==== Record set

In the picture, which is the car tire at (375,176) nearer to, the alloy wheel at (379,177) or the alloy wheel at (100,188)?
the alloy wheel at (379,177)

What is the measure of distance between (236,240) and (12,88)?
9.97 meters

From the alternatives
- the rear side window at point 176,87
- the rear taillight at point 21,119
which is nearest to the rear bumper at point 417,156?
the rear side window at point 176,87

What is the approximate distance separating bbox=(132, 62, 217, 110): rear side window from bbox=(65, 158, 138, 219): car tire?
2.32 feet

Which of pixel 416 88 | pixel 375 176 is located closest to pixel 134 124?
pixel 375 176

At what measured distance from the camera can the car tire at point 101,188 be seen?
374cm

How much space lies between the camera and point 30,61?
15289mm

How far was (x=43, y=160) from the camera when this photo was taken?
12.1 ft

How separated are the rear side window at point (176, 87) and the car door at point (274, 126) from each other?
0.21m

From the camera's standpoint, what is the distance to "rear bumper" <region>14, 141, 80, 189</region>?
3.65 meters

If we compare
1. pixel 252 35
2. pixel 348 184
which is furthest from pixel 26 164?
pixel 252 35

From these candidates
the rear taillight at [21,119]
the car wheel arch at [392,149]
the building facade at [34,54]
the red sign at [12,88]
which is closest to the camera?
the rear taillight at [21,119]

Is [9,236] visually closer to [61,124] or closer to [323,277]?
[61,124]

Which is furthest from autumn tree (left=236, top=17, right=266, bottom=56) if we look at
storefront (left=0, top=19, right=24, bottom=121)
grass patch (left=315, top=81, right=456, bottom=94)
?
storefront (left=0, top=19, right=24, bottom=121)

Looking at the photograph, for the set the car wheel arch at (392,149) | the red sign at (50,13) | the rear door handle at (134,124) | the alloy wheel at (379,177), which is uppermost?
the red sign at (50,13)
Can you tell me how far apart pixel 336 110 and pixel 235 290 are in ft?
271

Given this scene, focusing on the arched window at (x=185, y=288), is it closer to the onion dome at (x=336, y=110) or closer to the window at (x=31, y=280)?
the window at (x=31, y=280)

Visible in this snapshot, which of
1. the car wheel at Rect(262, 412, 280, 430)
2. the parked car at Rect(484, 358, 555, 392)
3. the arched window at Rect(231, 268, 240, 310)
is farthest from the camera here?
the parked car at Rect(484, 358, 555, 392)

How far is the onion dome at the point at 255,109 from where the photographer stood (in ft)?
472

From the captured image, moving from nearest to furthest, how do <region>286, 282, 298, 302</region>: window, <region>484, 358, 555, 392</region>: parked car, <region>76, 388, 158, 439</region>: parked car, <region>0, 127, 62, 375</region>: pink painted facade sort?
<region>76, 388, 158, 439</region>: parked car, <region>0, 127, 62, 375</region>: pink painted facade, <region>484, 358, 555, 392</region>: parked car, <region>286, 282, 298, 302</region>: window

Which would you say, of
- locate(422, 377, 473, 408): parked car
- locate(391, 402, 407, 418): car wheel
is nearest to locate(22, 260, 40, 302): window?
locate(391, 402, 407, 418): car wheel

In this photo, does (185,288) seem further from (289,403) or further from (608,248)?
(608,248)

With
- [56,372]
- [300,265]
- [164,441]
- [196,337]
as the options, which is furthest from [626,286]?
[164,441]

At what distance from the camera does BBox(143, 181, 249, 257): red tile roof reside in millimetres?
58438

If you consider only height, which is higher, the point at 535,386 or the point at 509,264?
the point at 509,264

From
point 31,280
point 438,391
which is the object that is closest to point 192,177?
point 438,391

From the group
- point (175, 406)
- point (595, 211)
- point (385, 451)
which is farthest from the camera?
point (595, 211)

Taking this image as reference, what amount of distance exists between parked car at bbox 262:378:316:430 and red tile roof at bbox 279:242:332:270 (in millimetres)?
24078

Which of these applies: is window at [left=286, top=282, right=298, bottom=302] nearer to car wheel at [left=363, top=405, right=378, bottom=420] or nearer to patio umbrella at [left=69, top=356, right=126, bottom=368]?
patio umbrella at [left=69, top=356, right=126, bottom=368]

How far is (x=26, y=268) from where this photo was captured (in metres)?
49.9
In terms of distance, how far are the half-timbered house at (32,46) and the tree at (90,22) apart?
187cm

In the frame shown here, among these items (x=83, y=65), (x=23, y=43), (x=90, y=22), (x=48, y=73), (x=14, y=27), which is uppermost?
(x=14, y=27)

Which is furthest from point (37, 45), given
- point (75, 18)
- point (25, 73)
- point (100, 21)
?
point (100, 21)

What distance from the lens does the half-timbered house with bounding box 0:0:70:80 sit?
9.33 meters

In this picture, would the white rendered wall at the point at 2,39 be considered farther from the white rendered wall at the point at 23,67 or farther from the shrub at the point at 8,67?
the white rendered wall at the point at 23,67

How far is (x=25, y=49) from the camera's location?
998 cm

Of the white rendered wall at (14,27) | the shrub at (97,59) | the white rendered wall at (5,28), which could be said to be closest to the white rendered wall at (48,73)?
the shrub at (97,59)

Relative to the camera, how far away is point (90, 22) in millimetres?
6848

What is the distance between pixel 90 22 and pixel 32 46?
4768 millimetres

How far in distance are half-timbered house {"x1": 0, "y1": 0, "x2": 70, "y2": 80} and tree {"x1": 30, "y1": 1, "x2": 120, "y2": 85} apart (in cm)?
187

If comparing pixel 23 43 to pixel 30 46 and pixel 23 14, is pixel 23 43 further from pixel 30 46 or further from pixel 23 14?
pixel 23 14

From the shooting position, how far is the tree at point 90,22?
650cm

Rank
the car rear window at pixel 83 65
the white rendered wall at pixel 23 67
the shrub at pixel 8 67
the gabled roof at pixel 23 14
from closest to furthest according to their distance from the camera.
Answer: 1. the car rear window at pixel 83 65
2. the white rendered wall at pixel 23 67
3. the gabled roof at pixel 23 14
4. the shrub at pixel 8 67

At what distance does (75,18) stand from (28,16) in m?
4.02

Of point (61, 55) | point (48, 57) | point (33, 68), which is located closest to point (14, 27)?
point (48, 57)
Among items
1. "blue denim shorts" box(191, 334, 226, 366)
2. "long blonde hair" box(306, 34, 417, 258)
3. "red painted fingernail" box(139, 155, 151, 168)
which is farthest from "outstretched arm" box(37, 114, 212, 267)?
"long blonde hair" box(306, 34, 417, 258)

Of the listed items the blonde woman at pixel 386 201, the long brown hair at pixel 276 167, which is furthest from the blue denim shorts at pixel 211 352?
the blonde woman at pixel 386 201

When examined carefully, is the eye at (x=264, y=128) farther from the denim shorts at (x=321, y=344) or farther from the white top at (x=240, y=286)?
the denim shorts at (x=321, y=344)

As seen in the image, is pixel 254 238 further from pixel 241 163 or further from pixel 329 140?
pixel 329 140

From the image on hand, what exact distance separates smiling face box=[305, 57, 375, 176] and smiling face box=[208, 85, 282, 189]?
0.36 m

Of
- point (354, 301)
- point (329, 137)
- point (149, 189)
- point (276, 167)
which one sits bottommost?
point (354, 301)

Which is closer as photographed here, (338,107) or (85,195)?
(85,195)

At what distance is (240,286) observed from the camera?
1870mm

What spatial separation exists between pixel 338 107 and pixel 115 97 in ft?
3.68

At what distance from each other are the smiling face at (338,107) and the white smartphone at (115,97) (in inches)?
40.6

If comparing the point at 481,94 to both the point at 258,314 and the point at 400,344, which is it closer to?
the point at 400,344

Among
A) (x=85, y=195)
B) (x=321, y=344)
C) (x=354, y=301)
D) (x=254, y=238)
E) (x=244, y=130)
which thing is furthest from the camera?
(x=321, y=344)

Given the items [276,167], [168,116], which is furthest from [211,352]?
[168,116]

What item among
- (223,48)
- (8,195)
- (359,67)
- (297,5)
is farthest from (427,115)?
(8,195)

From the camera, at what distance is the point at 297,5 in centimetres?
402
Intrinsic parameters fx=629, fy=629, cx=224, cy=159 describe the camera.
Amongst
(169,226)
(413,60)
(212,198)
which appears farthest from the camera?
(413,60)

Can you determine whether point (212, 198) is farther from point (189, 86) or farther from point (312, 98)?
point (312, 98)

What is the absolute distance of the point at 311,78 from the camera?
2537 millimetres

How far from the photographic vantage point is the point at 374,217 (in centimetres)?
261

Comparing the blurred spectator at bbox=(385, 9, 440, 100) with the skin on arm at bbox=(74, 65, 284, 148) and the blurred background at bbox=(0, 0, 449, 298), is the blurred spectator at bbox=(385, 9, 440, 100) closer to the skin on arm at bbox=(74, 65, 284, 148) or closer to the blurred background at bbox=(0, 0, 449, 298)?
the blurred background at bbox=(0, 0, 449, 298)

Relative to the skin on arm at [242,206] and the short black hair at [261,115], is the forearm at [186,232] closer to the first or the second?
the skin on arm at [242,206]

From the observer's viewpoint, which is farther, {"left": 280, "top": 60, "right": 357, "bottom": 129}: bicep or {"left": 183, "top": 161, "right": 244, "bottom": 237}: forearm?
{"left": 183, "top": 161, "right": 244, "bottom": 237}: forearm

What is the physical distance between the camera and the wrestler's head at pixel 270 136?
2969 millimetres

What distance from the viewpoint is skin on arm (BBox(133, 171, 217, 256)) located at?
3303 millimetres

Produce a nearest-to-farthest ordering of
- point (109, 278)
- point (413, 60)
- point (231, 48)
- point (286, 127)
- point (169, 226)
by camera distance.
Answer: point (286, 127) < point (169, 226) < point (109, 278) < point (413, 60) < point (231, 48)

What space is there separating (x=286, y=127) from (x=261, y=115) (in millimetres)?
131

========

◆ Request ◆
Update the listing from the line containing "Taking this image" down to the line containing "9.33 meters". Change "half-timbered house" to "timber-framed house" and leave everything else the same.

◆ Result of the exercise ◆
Taking this image as reference, what amount of distance exists between parked car at bbox 262:378:316:430 and red tile roof at bbox 279:242:332:270 (in millimetres)?
24078

Which of these applies: is window at [left=286, top=282, right=298, bottom=302] nearer to car wheel at [left=363, top=405, right=378, bottom=420] or nearer to patio umbrella at [left=69, top=356, right=126, bottom=368]?
patio umbrella at [left=69, top=356, right=126, bottom=368]

How far is (x=26, y=268) from where this photo was captured (in metres)?
49.9
In terms of distance, how far are the timber-framed house at (32,46) and the tree at (90,22) apart?
187cm

In the frame shown here, among these items (x=83, y=65), (x=23, y=43), (x=90, y=22), (x=48, y=73), (x=14, y=27), which is uppermost?
(x=14, y=27)

Which is furthest from point (37, 45), given
- point (75, 18)
- point (25, 73)
- point (100, 21)
?
point (100, 21)

What distance from the lens does the timber-framed house with bounding box 0:0:70:80 sit?
9.33 meters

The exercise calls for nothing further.